Exercise task
Please render the stretch of the records from the line containing "What separation can" through the end of the records as a JSON list of strings, one string per line, with blank lines omitted. Leave the pictures out of the answer.

Given data
-- begin --
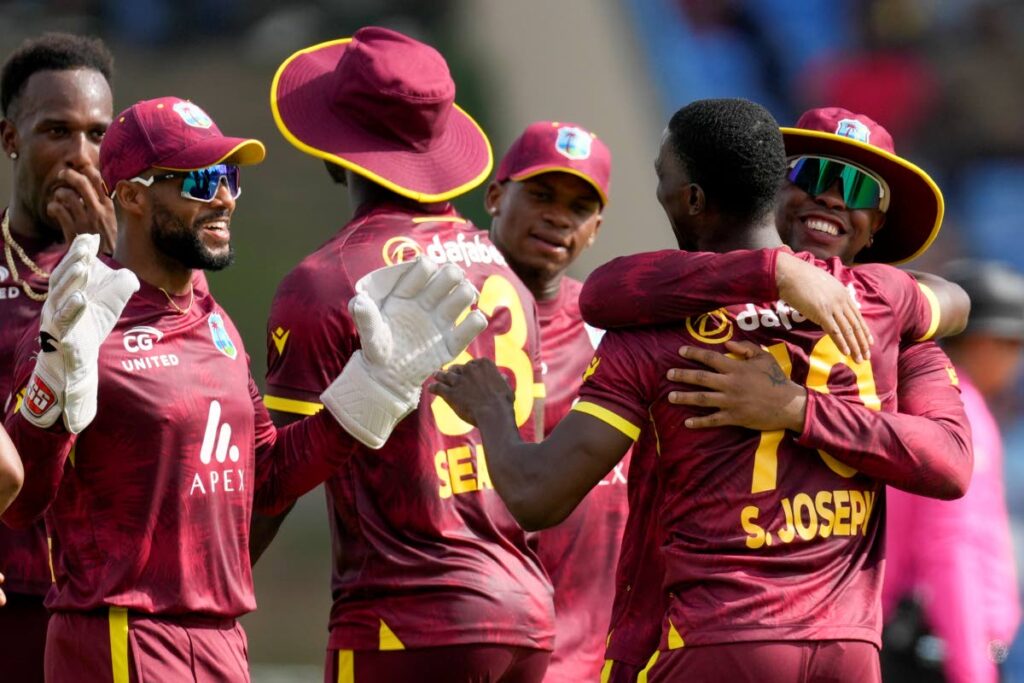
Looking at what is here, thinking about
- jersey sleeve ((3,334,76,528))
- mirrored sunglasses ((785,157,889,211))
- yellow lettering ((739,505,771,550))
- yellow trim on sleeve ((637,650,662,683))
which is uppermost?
mirrored sunglasses ((785,157,889,211))

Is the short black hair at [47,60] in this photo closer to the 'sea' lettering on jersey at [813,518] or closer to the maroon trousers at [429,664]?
the maroon trousers at [429,664]

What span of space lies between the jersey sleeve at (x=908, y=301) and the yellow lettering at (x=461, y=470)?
1.19 m

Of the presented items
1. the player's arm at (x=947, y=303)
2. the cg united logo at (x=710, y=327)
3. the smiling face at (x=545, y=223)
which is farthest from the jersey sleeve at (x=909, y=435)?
the smiling face at (x=545, y=223)

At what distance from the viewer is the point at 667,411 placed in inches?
146

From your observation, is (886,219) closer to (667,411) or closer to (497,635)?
(667,411)

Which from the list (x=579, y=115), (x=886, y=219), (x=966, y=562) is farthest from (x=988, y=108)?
(x=886, y=219)

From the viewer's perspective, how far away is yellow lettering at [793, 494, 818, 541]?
3.67 m

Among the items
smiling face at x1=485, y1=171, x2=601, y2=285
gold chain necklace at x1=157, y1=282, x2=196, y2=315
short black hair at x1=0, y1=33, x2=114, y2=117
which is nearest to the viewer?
gold chain necklace at x1=157, y1=282, x2=196, y2=315

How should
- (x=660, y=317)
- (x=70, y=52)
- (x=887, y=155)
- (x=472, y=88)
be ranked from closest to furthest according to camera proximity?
(x=660, y=317) → (x=887, y=155) → (x=70, y=52) → (x=472, y=88)

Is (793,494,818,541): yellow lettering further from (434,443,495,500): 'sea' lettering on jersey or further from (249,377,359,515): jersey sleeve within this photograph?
(249,377,359,515): jersey sleeve

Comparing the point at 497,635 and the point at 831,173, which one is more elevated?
the point at 831,173

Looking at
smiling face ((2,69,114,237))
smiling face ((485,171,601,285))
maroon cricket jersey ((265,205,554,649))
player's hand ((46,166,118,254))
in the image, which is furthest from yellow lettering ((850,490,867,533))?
smiling face ((2,69,114,237))

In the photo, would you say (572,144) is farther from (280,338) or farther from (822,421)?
(822,421)

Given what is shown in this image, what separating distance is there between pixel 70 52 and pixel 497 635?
230 centimetres
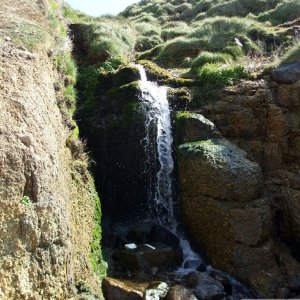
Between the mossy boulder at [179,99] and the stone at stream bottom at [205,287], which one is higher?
the mossy boulder at [179,99]

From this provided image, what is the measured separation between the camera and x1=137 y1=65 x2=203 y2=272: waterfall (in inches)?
470

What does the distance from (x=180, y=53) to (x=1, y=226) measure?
602 inches

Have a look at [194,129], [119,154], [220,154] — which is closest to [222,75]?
[194,129]

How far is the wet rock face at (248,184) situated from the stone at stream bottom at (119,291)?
2.70m

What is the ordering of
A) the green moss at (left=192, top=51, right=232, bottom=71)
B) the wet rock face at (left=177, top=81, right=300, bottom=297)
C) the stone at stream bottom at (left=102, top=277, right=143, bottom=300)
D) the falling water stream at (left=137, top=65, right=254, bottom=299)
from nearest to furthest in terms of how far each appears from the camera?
1. the stone at stream bottom at (left=102, top=277, right=143, bottom=300)
2. the wet rock face at (left=177, top=81, right=300, bottom=297)
3. the falling water stream at (left=137, top=65, right=254, bottom=299)
4. the green moss at (left=192, top=51, right=232, bottom=71)

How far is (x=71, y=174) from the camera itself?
9.95m

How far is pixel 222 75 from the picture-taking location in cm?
1438

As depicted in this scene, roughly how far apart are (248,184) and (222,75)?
4.79m

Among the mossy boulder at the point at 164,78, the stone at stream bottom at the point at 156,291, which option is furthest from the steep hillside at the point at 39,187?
the mossy boulder at the point at 164,78

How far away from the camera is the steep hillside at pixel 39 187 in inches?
271

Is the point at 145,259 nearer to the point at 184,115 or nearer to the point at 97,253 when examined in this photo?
the point at 97,253

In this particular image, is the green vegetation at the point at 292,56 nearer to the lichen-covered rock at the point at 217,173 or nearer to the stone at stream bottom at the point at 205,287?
the lichen-covered rock at the point at 217,173

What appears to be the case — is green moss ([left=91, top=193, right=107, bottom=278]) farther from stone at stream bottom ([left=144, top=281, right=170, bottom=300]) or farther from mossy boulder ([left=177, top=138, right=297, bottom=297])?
mossy boulder ([left=177, top=138, right=297, bottom=297])

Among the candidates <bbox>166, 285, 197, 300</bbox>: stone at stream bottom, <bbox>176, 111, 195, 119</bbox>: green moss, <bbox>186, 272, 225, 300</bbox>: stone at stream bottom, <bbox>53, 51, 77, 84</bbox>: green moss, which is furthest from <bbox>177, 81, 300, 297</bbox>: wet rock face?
<bbox>53, 51, 77, 84</bbox>: green moss
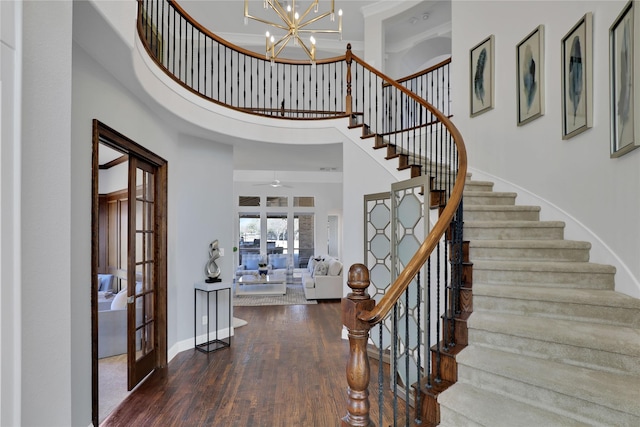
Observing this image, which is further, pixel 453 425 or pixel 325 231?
pixel 325 231

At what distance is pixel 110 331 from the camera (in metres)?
4.08

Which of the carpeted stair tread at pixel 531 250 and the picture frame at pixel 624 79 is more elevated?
the picture frame at pixel 624 79

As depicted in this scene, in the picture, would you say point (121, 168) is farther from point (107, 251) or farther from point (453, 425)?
point (453, 425)

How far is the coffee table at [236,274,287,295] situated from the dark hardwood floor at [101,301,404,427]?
2685 millimetres

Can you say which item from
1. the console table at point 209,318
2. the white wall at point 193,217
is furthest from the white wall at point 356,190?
the console table at point 209,318

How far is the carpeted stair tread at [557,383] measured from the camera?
4.96 feet

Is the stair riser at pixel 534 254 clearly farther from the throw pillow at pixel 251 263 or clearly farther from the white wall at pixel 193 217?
the throw pillow at pixel 251 263

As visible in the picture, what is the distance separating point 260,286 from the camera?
7879 millimetres

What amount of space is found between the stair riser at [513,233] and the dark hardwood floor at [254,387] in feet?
5.17

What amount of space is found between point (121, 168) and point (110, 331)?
10.8ft

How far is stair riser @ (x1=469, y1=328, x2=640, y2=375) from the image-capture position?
1.73m

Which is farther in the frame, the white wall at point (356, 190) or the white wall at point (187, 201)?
the white wall at point (356, 190)

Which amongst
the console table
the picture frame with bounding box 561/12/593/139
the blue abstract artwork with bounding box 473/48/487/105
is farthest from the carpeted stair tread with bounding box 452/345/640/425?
the blue abstract artwork with bounding box 473/48/487/105

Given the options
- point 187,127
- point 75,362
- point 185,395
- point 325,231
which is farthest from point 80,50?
point 325,231
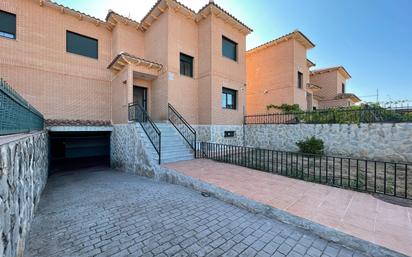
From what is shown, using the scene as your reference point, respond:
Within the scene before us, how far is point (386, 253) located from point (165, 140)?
7602 millimetres

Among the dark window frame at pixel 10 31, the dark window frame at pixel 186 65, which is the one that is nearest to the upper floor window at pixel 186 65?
the dark window frame at pixel 186 65

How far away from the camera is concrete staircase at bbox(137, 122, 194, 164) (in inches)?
298

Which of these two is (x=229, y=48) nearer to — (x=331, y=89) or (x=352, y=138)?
(x=352, y=138)

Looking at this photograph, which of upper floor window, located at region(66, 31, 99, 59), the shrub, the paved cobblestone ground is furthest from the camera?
upper floor window, located at region(66, 31, 99, 59)

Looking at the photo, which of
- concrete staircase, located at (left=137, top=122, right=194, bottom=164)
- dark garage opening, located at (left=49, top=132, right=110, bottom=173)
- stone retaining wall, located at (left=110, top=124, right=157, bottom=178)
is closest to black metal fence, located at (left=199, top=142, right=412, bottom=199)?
concrete staircase, located at (left=137, top=122, right=194, bottom=164)

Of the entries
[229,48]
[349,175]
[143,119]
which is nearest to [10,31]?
[143,119]

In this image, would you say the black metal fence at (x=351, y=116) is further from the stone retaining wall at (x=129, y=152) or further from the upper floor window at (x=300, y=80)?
the stone retaining wall at (x=129, y=152)

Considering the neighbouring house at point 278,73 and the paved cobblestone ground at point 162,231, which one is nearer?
the paved cobblestone ground at point 162,231

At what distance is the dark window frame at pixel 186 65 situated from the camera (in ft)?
35.8

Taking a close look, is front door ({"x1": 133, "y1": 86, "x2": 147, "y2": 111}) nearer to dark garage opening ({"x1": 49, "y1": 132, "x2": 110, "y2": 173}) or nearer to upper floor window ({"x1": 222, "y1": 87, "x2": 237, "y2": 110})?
dark garage opening ({"x1": 49, "y1": 132, "x2": 110, "y2": 173})

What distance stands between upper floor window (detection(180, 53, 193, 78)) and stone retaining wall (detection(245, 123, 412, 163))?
592 centimetres

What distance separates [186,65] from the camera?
11148mm

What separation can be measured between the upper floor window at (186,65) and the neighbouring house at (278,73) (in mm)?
7508

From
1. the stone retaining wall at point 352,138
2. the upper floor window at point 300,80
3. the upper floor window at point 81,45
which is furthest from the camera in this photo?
the upper floor window at point 300,80
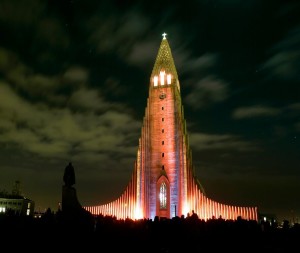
-- end --
Written answer
[
  "What separation can be measured between the upper floor window at (186,65) and the neighbouring house at (278,73) (in mm)?",
  "7508",
  "From",
  "1. the stone retaining wall at point 352,138",
  "2. the upper floor window at point 300,80",
  "3. the upper floor window at point 81,45",
  "which is furthest from the camera in this photo?",
  "the upper floor window at point 300,80"
]